To reduce supply chain costs, manufacturers should optimize their warehouse network every five to seven years – balancing warehouse capacity levels, operational costs, transportation costs, and service levels.
One particular automotive manufacturer sought to evaluate their parts distribution center (PDC) network to determine ways to support advanced customer service levels while reducing supply chain costs. At the same time, the OEM sought to understand the warehouse space requirements to support their business and the changing market dynamics over the next 10 years.
This type of network design and predictive strategy is extremely complex, especially given significant uncertainty in the future. It requires a team of experienced individuals who possess a deep understanding of best-in-class parts distribution networks and who can leverage their industry knowledge and network of industry peers to identify where the market is headed and how this will impact the chain.
Carlisle leveraged industry expertise and robust modeling software to identify the optimal network configuration for the client. This custom strategy incorporated four key components:
- Network Footprint
- Accessories Strategy
- Electric and Autonomous Vehicles
- Insource / Outsource Operational Strategy
The heart of this project centered on designing a network footprint that would provide sufficient network storage capacity, while minimizing costs and optimizing service levels. To do this, Carlisle built a flexible model to estimate 2030 network costs, forecasting nearly 50 scenarios to assess various PDC locations, cross-border interactions, segmentation strategies, and a new accessories strategy. The analysis resulted in a shortlist of five potential scenarios that compared annual cost savings, service levels, network footprints (facility openings and closures), and network storage capacity requirements through 2030.
Concurrently, Carlisle developed an accessories distribution strategy, a customized report on the predicted impact of electrification and autonomous technology on the client’s network, and an insource / outsource strategy to identify how the network would need to be designed based on these factors.
- Accessories Strategy: Carlisle developed a robust assessment to determine whether accessories should be kept in the client network or if they should be outsourced to a 3PL
- Electrification and Autonomous Technology: Carlisle built separate models to project the impact of electrification and autonomous technology on the client’s network. Carlisle summarized these findings and implications to recommend the appropriate network configuration from the shortlist of five potential scenarios
- Insource / Outsource Operational Strategy: Carlisle benchmarked 240 automotive PDCs in North America and Europe to evaluate the trade-offs between 3PL-run and OEM-managed distribution networks
The results of these additional analyses helped inform the client’s future-state network configuration, to help them meet future demand, service levels, and changing products while optimizing costs.
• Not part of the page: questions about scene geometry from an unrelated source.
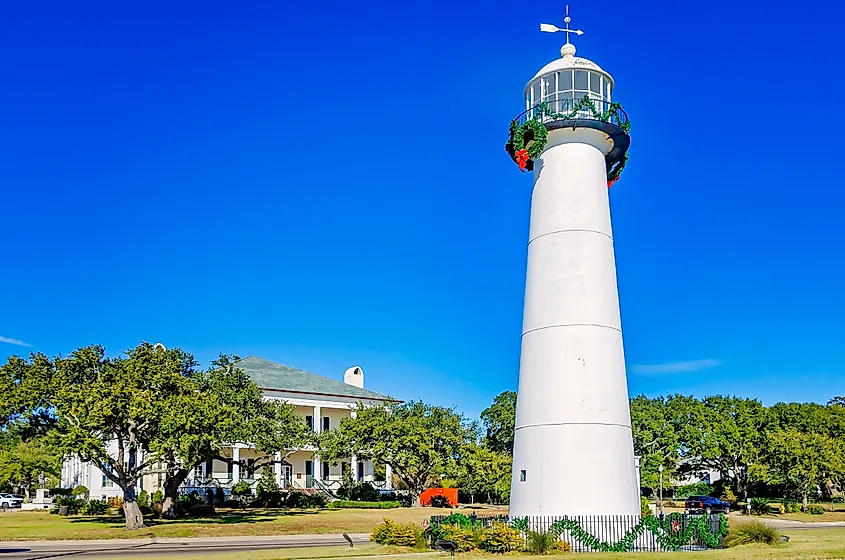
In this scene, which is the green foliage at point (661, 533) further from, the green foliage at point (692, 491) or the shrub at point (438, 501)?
the green foliage at point (692, 491)

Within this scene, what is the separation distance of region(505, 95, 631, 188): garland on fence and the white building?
41.0m

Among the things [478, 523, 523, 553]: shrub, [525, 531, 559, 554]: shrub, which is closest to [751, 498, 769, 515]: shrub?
[525, 531, 559, 554]: shrub

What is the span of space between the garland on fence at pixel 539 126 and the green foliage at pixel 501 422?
51.7m

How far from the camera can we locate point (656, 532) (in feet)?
77.4

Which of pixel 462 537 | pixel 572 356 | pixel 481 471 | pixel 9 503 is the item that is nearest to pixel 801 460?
pixel 481 471

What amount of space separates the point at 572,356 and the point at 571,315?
3.95ft

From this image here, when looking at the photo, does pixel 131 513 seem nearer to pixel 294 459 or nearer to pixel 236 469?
pixel 236 469

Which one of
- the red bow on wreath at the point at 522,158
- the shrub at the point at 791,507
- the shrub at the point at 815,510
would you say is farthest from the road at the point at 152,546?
the shrub at the point at 791,507

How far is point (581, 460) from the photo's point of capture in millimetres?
23672

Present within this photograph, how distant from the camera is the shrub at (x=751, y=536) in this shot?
2473 centimetres

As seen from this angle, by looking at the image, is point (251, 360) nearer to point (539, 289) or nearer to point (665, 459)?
point (665, 459)

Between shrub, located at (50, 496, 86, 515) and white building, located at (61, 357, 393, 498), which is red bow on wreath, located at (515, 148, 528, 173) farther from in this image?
white building, located at (61, 357, 393, 498)

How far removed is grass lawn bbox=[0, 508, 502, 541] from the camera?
3453 centimetres

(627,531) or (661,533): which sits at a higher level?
(627,531)
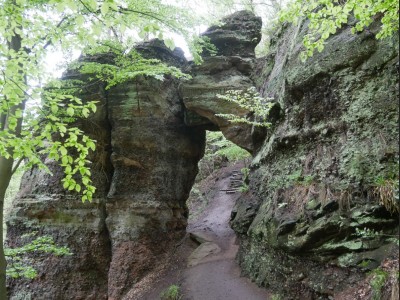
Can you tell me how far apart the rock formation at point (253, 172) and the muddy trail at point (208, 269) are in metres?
0.48

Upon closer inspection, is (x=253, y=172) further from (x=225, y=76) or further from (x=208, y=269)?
(x=225, y=76)

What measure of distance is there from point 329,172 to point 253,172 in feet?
13.6

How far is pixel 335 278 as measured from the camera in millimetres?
5641

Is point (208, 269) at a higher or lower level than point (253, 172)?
lower

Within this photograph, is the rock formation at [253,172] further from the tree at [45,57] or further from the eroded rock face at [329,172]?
the tree at [45,57]

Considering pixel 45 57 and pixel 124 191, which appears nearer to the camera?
pixel 45 57

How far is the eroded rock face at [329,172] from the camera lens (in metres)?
5.59

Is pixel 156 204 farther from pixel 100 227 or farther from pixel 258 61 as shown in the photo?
pixel 258 61

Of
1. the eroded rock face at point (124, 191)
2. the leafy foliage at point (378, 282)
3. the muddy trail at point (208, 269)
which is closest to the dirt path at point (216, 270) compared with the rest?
the muddy trail at point (208, 269)

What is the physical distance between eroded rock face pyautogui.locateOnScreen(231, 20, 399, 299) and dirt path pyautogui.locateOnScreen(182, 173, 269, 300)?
1.66ft

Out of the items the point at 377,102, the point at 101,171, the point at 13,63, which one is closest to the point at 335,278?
the point at 377,102

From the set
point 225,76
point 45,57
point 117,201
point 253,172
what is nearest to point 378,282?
point 253,172

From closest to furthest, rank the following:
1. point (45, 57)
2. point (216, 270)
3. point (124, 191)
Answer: point (45, 57)
point (216, 270)
point (124, 191)

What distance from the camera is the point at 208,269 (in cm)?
988
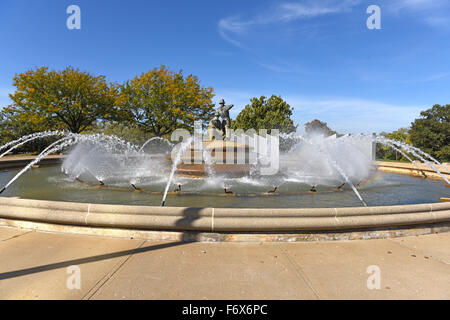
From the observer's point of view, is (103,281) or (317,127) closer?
(103,281)

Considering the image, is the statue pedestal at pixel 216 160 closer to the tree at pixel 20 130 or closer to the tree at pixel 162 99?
the tree at pixel 162 99

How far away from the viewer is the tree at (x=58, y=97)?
27.8m

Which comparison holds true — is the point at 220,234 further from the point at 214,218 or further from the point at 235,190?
the point at 235,190

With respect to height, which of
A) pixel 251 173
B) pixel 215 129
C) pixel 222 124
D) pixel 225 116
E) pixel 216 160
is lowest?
pixel 251 173

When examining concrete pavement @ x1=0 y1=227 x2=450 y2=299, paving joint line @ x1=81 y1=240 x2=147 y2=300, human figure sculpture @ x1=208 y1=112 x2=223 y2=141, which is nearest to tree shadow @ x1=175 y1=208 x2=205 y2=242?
concrete pavement @ x1=0 y1=227 x2=450 y2=299

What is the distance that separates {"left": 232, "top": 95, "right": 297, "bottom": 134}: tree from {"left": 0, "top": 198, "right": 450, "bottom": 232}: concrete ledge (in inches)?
1628

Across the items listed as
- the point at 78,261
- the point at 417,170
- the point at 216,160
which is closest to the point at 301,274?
the point at 78,261

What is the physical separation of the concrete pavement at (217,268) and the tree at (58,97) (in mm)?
30411

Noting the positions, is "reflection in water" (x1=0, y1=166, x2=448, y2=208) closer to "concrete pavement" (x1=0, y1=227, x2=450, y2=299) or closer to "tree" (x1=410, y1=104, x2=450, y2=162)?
"concrete pavement" (x1=0, y1=227, x2=450, y2=299)

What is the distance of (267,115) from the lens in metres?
46.4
Leveraging Carlisle’s recommended network configuration, the client will achieve cost savings of upwards of $3M per year.
Additionally, Carlisle’s recommended network configuration would translate into the expected benefits of:
- Low up-front investment requirement: The strategy can be executed mostly within the client’s current building footprint
- High Flexibility: The scenario allows for the addition of a PDC in the case that network space requirements are higher than anticipated
- Fast Execution: Several restructuring and expansion actions can be executed quickly with immediate benefits
Upon adoption of a future state network, the global automotive OEM will be well-situated for an uncertain future and will be able to continuously support optimized customer service levels in a cost-effective, efficient manner.